News Release 

Algorithm for preventing 'undesirable behavior' works in gender fairness and health tests

American Association for the Advancement of Science

A new framework for designing machine learning algorithms helps to prevent intelligent machines from exhibiting undesirable behavior, researchers report. The framework, which was tested in a bias and also a health context, achieves this feat by shifting the burden of avoiding the undesirable behavior from the user (most often not a computer scientist) to the algorithm designer. Making "well-behaved" algorithms using the new framework will not only improve machine learning tools broadly but could also pave the way for new opportunities of use, particularly in applications where machine learning was previously considered too risky.
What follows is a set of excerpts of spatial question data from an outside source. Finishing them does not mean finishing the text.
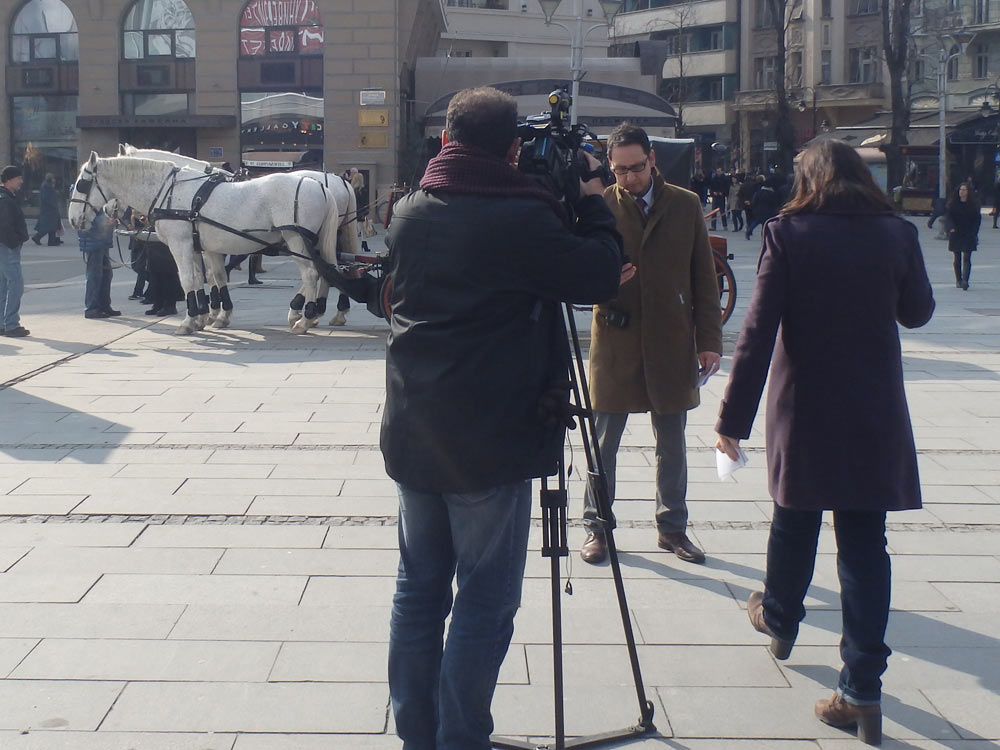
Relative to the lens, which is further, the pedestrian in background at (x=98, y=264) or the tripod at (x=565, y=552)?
the pedestrian in background at (x=98, y=264)

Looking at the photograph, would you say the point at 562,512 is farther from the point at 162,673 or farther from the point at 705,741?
the point at 162,673

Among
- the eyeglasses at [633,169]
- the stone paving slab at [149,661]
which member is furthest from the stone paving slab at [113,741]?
the eyeglasses at [633,169]

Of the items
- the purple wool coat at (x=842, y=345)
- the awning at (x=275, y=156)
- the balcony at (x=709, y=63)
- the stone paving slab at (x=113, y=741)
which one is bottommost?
the stone paving slab at (x=113, y=741)

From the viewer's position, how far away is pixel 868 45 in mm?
59969

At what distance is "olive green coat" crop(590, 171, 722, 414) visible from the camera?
16.7 feet

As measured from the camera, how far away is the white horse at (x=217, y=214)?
40.1 ft

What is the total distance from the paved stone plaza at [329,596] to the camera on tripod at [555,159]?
1564 mm

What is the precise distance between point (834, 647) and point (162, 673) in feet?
7.34

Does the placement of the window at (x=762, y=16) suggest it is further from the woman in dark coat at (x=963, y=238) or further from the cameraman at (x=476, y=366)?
the cameraman at (x=476, y=366)

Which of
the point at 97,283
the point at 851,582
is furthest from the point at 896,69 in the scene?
the point at 851,582

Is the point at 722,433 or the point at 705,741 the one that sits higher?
the point at 722,433

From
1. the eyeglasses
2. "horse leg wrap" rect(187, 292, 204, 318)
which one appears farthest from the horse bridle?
the eyeglasses

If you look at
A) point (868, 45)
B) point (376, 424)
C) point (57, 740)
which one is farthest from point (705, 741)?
point (868, 45)

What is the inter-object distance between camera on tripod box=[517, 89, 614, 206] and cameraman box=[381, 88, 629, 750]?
0.16 ft
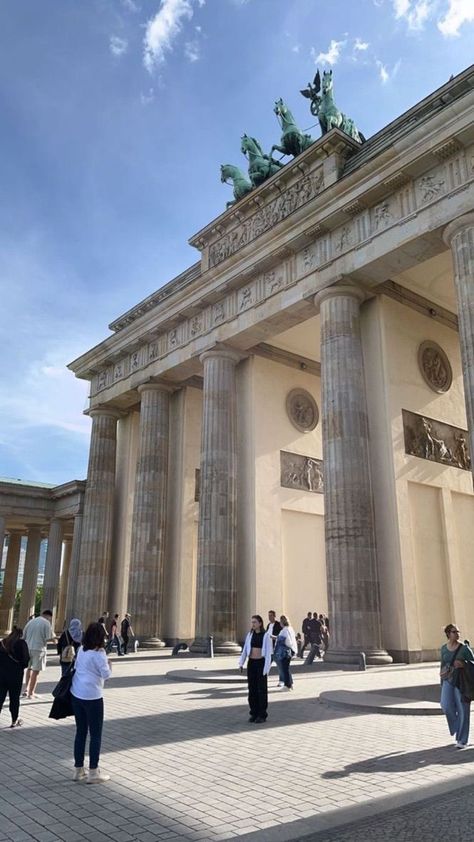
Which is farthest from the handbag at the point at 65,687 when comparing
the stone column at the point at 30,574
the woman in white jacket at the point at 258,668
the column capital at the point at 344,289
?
the stone column at the point at 30,574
From medical diagnoses to financial predictions, machine learning (ML) algorithms are becoming an ever more ubiquitous tool. Given their increasing mastery of various tasks - many of which could directly impact the quality of life - it is critical to ensure that they do not exhibit undesirable behavior, including that which could cause harm to humans. Examples of algorithms exhibiting discriminatory biases or delaying medical diagnoses are known. Standard ML approaches require that users specify and encode constraints on an algorithm to preclude unwanted behavior. However, many users lack the knowledge of ML and statistics required to do so. Because of this, the safe and responsible use of ML can be difficult in some critical applications. To address this problem, Phillip Thomas and colleagues present a framework for designing ML algorithms that shifts the burden from the user to the designer. Instead of the user needing to encode constraints on the algorithm's behavior, work that requires extensive domain knowledge or additional data analysis, Thomas et al.'s approach makes this process one the user can do much more easily, without requiring additional complex data analysis. The authors demonstrate the benefits of their approach by designing ML algorithms and applying them to examples in gender fairness and diabetes management. Their algorithms precluded the dangerous behavior caused by standard machine learning algorithms in these settings, they show.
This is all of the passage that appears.